O que se passa mesmo é que a mesa
da nossa Assembleia da República se permite chumbar leis que foram aprovadas
com os votos presentes em plenário (e vice-versa.
Rui Tavares | Público | opinião*
No passado dia 21 de janeiro
ficámos a saber, através de um artigo de Miguel Marujo no Diário de
Notícias, que na Assembleia da República há projetos de lei que são rejeitados
quando há mais votos a favor e outros que são aprovados quando há mais votos
contra. Na altura de contar os votos, a mesa da Assembleia decide contar também
com os deputados que estão ausentes, e atribui automaticamente os votos destes
à bancada parlamentar de que fazem parte. Em Portugal, na sede da nossa
soberania, vota-se em corpo mas também em espírito — e, pois claro, como se o
espírito pertencesse ao partido.
Esta bizarra situação, singular
entre parlamentos dignos desse nome em qualquer parte do mundo, gerou
comentários na imprensa e nas redes. Só houve quem ficasse calado onde era mais
importante: na Assembleia da República. Nenhum esclarecimento, nenhuma vinda a
terreiro para defender a honra do convento de São Bento, nenhuma informação
adicional, nada. Um ou outro leitor ainda aventou a hipótese de as contas
estarem erradas, por haver dois sistemas de verificação de presenças no
parlamento (um eletrónico e outro manual), mas verificou-se não ser verdadeira
essa explicação: o site independente hemiciclo.pt,
que primeiro detetou esta prática portuguesa de inventar votos de gente que não
votou, já faz a despistagem cruzando os dados de ambos os métodos de
verificação. Mais revelador do que isso: se estivéssemos perante um problema de
interpretação, certamente teríamos visto a Assembleia da República usar do seu
direito de resposta para corrigir o erro, e ela não o fez.

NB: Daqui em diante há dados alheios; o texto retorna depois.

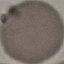

Malaria status: uninfected. Automatically extracted cell patch, resized to 64 × 64 pixels. Thin blood film. Giemsa stain. Acquired by smartphone through the microscope eyepiece.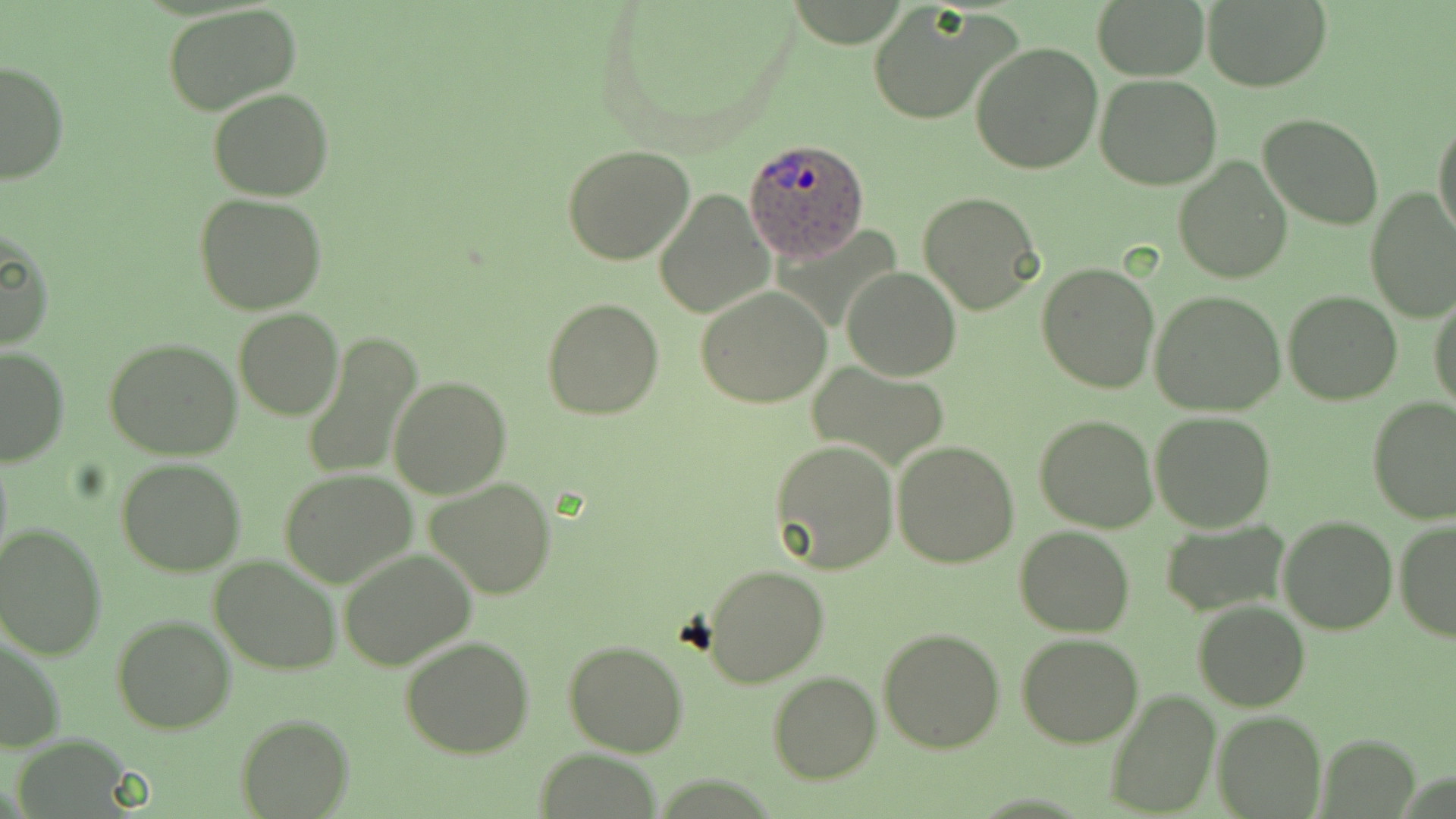

Approximate bounding boxes as [x1, y1, x2, y2] in pixels. Uninfected red blood cell locations: [1091, 0, 1212, 81], [1202, 0, 1331, 91], [866, 2, 1019, 126], [163, 4, 301, 116], [971, 40, 1103, 174], [0, 60, 71, 187], [1095, 73, 1223, 189], [209, 88, 333, 201], [1259, 112, 1383, 228], [1432, 115, 1456, 243], [564, 143, 694, 264], [1172, 155, 1293, 285], [1365, 186, 1456, 323], [655, 189, 774, 319], [917, 192, 1043, 316], [196, 194, 326, 314], [0, 228, 55, 353], [1037, 263, 1160, 393], [843, 267, 961, 380], [695, 286, 833, 408], [1149, 290, 1286, 415], [1283, 290, 1402, 405], [1429, 292, 1455, 415], [542, 298, 665, 420], [234, 309, 343, 421], [264, 312, 390, 450], [300, 331, 422, 481], [103, 338, 243, 459], [0, 344, 71, 465], [812, 363, 949, 471], [389, 375, 511, 497], [1367, 397, 1456, 523], [1150, 411, 1275, 531], [1034, 415, 1158, 532], [767, 440, 898, 576], [893, 442, 1020, 569], [115, 456, 247, 576], [279, 469, 416, 586], [427, 477, 558, 598], [1279, 515, 1398, 634], [1160, 519, 1290, 616], [1394, 521, 1456, 642], [0, 525, 106, 659], [1014, 526, 1136, 637], [338, 546, 479, 669], [210, 554, 341, 675], [699, 565, 829, 687], [1193, 599, 1309, 712], [111, 615, 235, 733], [877, 627, 1004, 752], [1017, 633, 1145, 748], [1, 634, 67, 751], [400, 635, 534, 758], [564, 638, 689, 756], [767, 672, 882, 784], [1102, 691, 1221, 817], [1213, 709, 1326, 819], [235, 715, 354, 818], [1317, 734, 1421, 817], [533, 749, 662, 819]. Plasmodium ovale-infected red blood cell locations: [746, 139, 870, 261]. Slide-level diagnosis: Plasmodium ovale. Image is 1456×819 pixels. Light microscopy. One field of a larger specimen. Thin blood smear. May-Grünwald-Giemsa-stained preparation. Captured at 1000x magnification.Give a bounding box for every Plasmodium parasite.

Portanto, o que se passa mesmo é
que a mesa da nossa Assembleia da República se permite chumbar leis que foram
aprovadas com os votos presentes em plenário (e vice-versa). O que se passa
mesmo é que os nossos deputados permitem que os seus votos sejam usados à
revelia e por atacado no momento mais sagrado da deliberação num órgão de
soberania. E quando descobertos a reação que a instituição e os seus membros
têm é ficar silenciosos para ver se passam entre os pingos da chuva. Pelos
vistos a Assembleia da República acha isto normal, mas não muito normal —
porque nesse caso alguém teria a coragem de admitir que acha normal, e ninguém
o faz. Tudo considerado, preferem ficar calados à espera que o problema
desapareça.
Pois bem, não há ninguém com um
mínimo de respeito pelo parlamentarismo que possa achar isto normal. E
permito-me lembrar aqui um célebre constitucionalista português que se demitiu
do Conselho de Estado em 2001, quando confrontado com a promulgação de uma lei
que tinha sido considerada aprovada apesar de uma maioria de votos contra no
parlamento (na última vez, portanto, em que uma situação destas ocorreu antes
desta legislatura). Esse constitucionalista chamava-se Marcelo Rebelo de Sousa
e é agora Presidente da República.
Ou seja, para piorar a situação,
a Assembleia da República não se pronuncia sobre uma situação que a deixa
fragilizada perante a possibilidade de um veto presidencial da próxima vez que
isto acontecer — isto se o Presidente mantiver a mesma opinião sobre a
incostitucionalidade deste método que já tinha em 2001 enquanto conselheiro de
estado.
Tudo isto é normal quando os
partidos começam a achar que o parlamentarismo começa e acaba com eles. E este
não é caso único. A comprovar a tendência está, por exemplo, o facto de quatro
partidos — PCP, BE, PS e PSD — terem decidido há dias rejeitar a proposta do
PAN para que na discussão das alterações às leis de financiamento partidário
(que voltaram ao parlamento após um veto presidencial) fossem ouvidos
constitucionalistas, associações cívicas e partidos não-parlamentares.
Para quê, terão pensado estes
partidos, ouvir quem quer que seja? Correu tudo tão bem da última vez quando as
coisas se decidiram à porta fechada! Se houver algum problema, basta acusar
quem se queixar de ser um populista anti-partidos.